Yo me reía junto a ella, para no sentirme avergonzado,
para intentar asimilar lo que había pasado. ¿No era yo el poeta poderoso? ¿No
podía yo evocar las más maravillosas sensaciones del mundo? ¿No era yo especial?
¡Claramente no! El poeta que yo llevaba dentro no era más que una gran farsa
alimentada por toda la mierda que había consumido mi cerebro. Me había
estrellado con la realidad y el idiota no sobrevivió. No tenía porque hacerlo,
él era toda una mentira.
Fue en ese momento en el que me baje de la nube. Yo no
era nadie especial, ni un elegido ni nada parecido. Yo era un tipo normal, con situaciones
normales que no ameritaban tanto drama, uno más entre miles de millones que se
creían poetas, que tramaban mujeres a punta de versos chimbos, y yo ni si
quiera eso podía hacer.
Después de haber reaccionado, intente volver a
besarla, intentando olvidarme de aquel pequeño sujeto que me había hecho quedar
como un idiota. Ese día ella no quiso volver a besarme, fue como si de chico interesante
hubiera pasado a ser un payaso… ¿Y quién
quiere besarse con un payaso?
Al salir de su conjunto y dirigirme hacia mi casa pensé
en lo ridículo que había sido, y en el ridículo que hacen día a día muchas
personas que se creen poetas, pero que no son más que un puñado de imbéciles e
ilusos con el ego hinchado solo porque se creen especiales. Pensé en las paginas de Facebook, en los hipsters de Twitter, en los idiotas que se inyectaban en nombre de la poesía. ¿Eran esos los poetas? Al parecer si, esos farsantes eran los poetas que nos tocaban. Y bueno, había que vivir con ellos.

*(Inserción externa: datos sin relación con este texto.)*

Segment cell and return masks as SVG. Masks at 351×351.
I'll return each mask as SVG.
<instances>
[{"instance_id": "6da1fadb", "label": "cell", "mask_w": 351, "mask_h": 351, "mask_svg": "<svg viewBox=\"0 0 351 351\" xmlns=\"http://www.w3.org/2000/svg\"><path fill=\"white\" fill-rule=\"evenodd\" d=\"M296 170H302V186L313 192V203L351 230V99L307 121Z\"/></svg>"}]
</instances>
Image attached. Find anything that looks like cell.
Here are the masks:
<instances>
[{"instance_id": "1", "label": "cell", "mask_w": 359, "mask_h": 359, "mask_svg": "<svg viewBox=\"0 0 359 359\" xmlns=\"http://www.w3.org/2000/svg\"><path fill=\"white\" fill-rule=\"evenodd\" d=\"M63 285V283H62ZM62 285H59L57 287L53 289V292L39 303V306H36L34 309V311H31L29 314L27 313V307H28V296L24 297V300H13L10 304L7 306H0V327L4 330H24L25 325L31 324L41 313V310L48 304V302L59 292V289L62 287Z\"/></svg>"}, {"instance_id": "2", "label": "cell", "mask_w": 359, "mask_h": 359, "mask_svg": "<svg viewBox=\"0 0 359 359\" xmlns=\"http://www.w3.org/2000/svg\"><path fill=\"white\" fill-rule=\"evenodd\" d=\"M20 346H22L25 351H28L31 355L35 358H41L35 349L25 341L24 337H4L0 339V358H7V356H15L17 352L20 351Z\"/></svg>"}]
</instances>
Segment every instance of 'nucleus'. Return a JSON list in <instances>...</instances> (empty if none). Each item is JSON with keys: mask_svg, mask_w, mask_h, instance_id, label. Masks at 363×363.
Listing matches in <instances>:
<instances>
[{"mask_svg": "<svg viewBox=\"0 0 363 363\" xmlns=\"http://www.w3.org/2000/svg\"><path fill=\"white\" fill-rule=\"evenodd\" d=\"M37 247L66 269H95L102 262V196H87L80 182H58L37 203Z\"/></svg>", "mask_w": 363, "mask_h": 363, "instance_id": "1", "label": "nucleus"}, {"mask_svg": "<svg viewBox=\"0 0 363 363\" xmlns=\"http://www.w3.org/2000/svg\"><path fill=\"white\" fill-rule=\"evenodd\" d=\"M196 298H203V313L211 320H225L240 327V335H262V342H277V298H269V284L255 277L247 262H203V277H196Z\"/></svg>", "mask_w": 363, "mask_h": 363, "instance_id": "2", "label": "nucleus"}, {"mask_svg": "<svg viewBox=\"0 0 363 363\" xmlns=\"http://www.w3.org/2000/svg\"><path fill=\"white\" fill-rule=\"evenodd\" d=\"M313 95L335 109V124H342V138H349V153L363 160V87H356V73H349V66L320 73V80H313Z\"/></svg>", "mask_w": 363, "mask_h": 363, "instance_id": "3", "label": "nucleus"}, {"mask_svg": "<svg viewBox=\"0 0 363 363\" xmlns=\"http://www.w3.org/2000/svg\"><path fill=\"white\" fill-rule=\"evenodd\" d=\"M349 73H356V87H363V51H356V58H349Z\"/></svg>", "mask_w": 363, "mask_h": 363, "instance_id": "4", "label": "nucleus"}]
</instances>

En los días siguientes pude seguir confirmando que no
era un poeta, y que por lo tanto no tenía que preocuparme por tener grandes
aspiraciones poéticas, o desperdiciar mi vida en una actividad que seguramente
me mataría de hambre. Desde entonces, he estado buscando conocer a un poeta
real, sin tanto espectáculo ni drama, simplemente una persona normal que sepa
hacer lo que se supone se hace con la poesía.